What's the best way to deal with water in the ears of floppy eared breeds? Is there a method of washing his head that minimizes the chance of getting water in his ears?

Thanks in advance!


----------



## Binkalette (Dec 16, 2008)

Yes, there are special ear washes you can use that will help prevent ear infections, and also, when you give him a bath, you can put cotton balls in his ear canal to prevent water from going in.


----------



## melgrj7 (Sep 21, 2007)

I've always just used a wet wash cloth to clean their faces and heads.


----------



## rosemaryninja (Sep 28, 2007)

My vet advised me to put cotton balls in my dogs' ears... I found it didn't really help because my dogs tend to shake when they're wet, and when they shake the cotton just goes flying out.
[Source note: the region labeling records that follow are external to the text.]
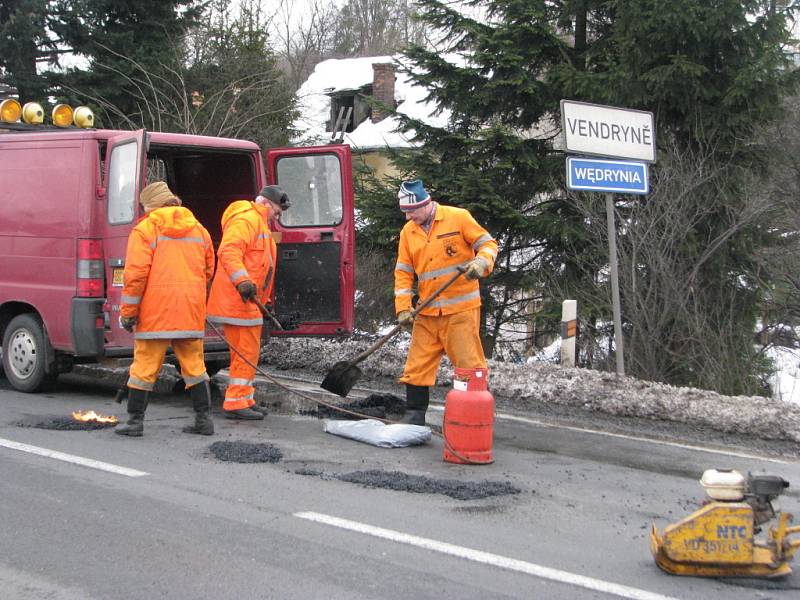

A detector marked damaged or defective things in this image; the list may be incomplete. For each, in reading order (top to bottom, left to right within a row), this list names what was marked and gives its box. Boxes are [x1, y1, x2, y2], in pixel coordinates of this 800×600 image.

asphalt patch [304, 392, 406, 420]
asphalt patch [209, 440, 284, 464]
asphalt patch [296, 466, 520, 500]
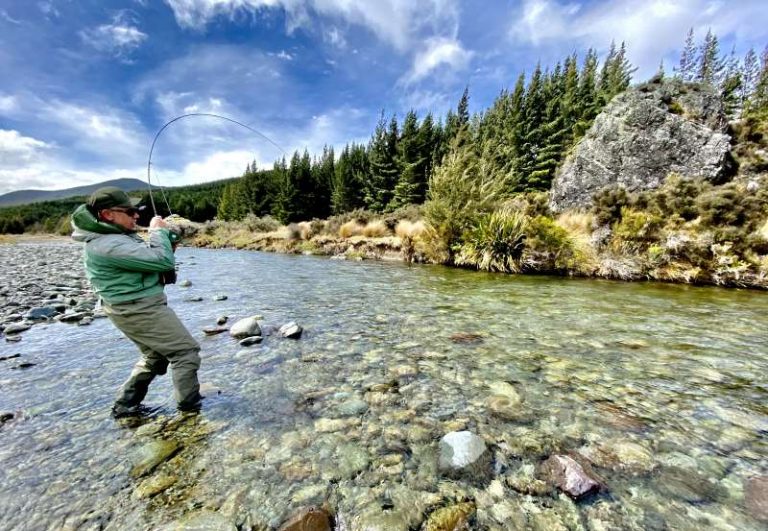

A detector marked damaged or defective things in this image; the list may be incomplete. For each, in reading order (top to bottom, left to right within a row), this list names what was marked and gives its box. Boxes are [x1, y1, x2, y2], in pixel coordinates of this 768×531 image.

bent fly rod [146, 114, 286, 216]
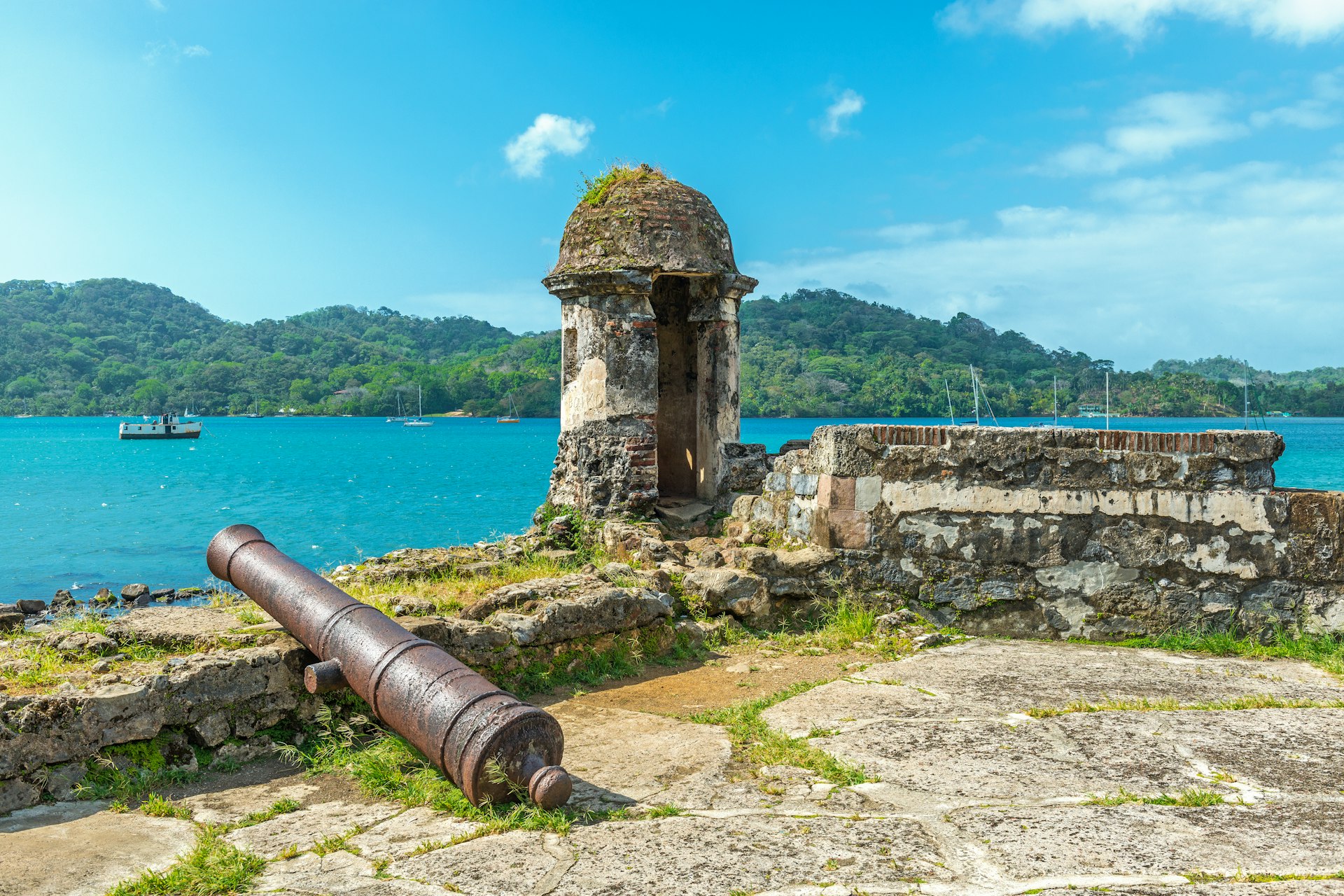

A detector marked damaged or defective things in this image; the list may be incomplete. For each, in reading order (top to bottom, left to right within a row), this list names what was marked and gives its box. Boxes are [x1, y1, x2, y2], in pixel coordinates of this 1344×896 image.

rusty iron cannon [206, 521, 575, 811]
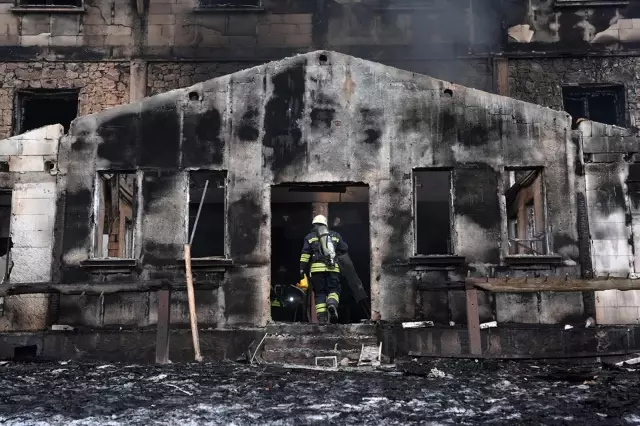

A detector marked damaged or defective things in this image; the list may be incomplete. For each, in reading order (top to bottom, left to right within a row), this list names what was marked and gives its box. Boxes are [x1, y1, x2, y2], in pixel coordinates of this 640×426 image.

broken window frame [13, 88, 80, 136]
broken window frame [560, 83, 624, 129]
charred concrete wall [0, 123, 61, 330]
broken window frame [89, 170, 140, 260]
broken window frame [185, 170, 228, 260]
charred concrete wall [38, 50, 580, 330]
broken window frame [410, 169, 456, 256]
broken window frame [502, 167, 548, 256]
charred concrete wall [584, 118, 640, 324]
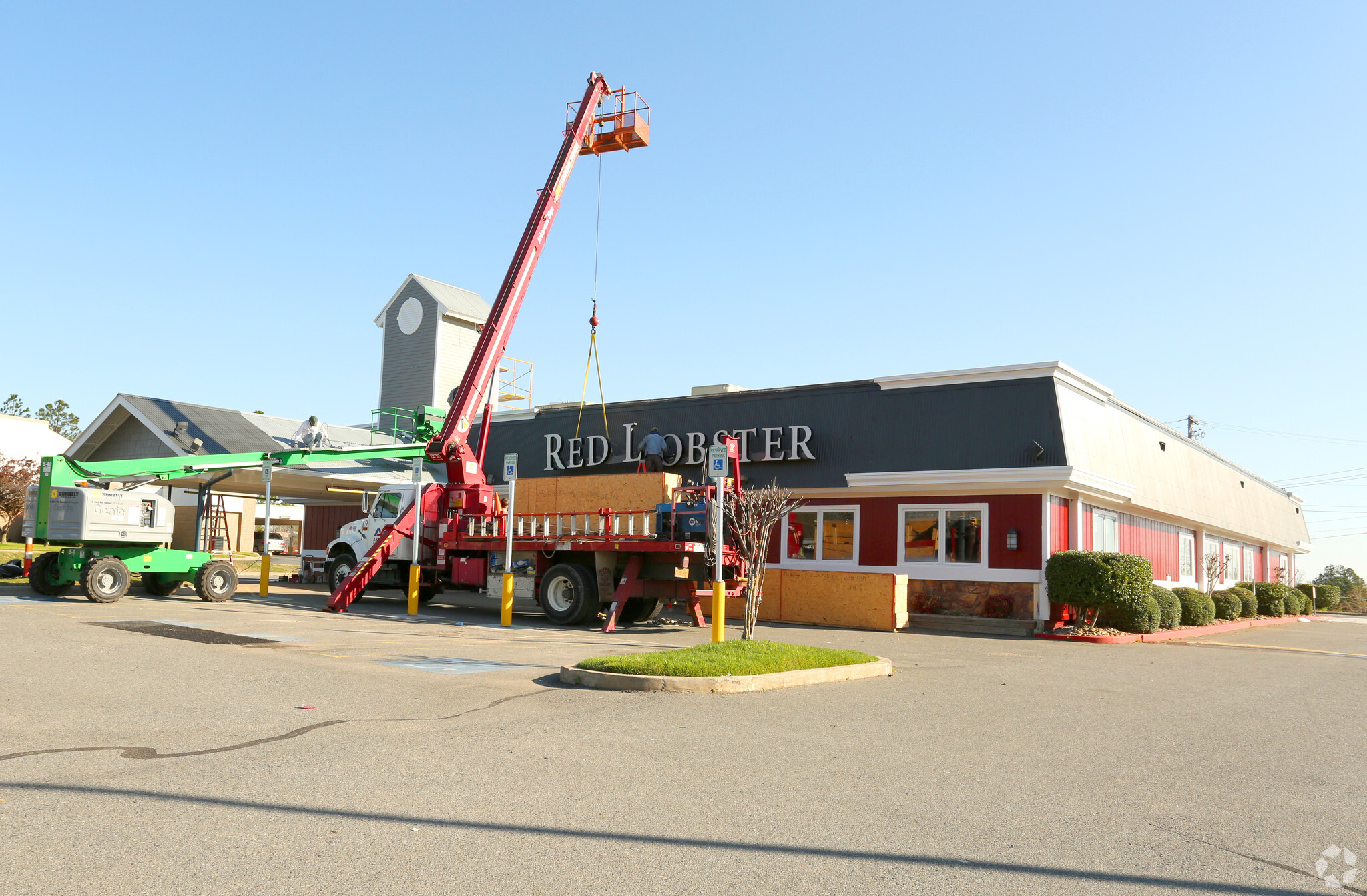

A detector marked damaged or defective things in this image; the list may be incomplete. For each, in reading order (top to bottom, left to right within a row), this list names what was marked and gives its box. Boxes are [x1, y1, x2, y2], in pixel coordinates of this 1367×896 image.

crack in pavement [4, 688, 555, 759]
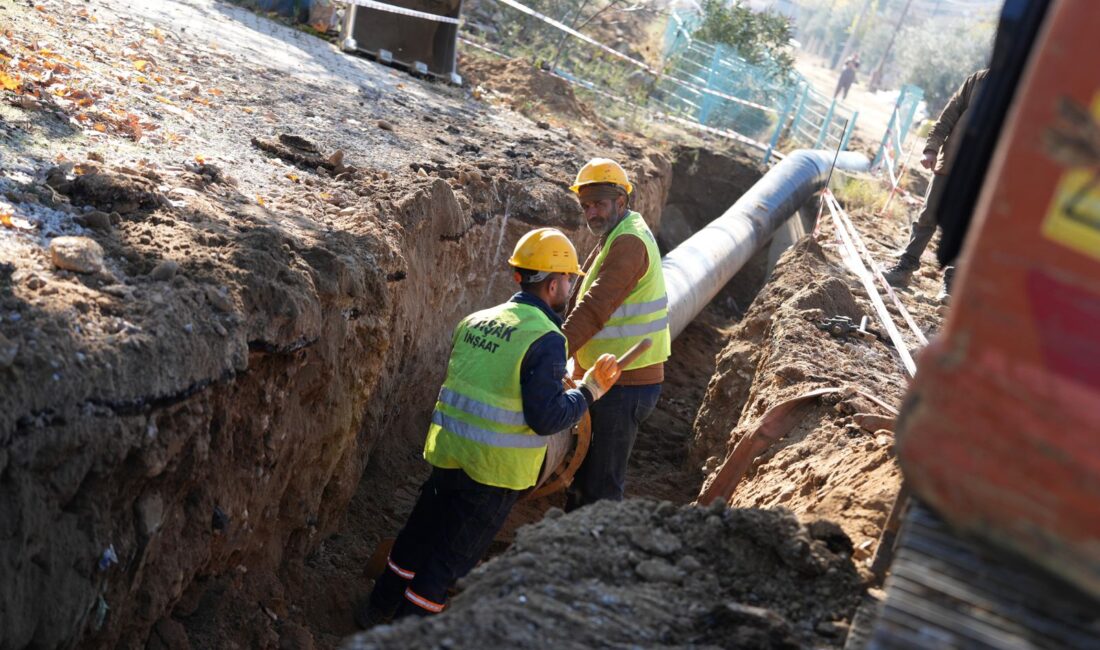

I just avoid getting water on the head altogether, and when I do need to clean their faces I use grooming wipes.


----------



## poodleholic (Mar 15, 2007)

I have Standard Poodles, who have heavy ear leather, in addition to lots of hair on ears, topknots, everywhere! LOL I am careful of their ears when washing the top of their heads, making sure to position the head up and back while using the sprayer to get hair wet, while using my other hand to ensure the ears don't fold open so water gushes in. I keep a dry wash cloth close, so I can dry the inner ear flaps right away. 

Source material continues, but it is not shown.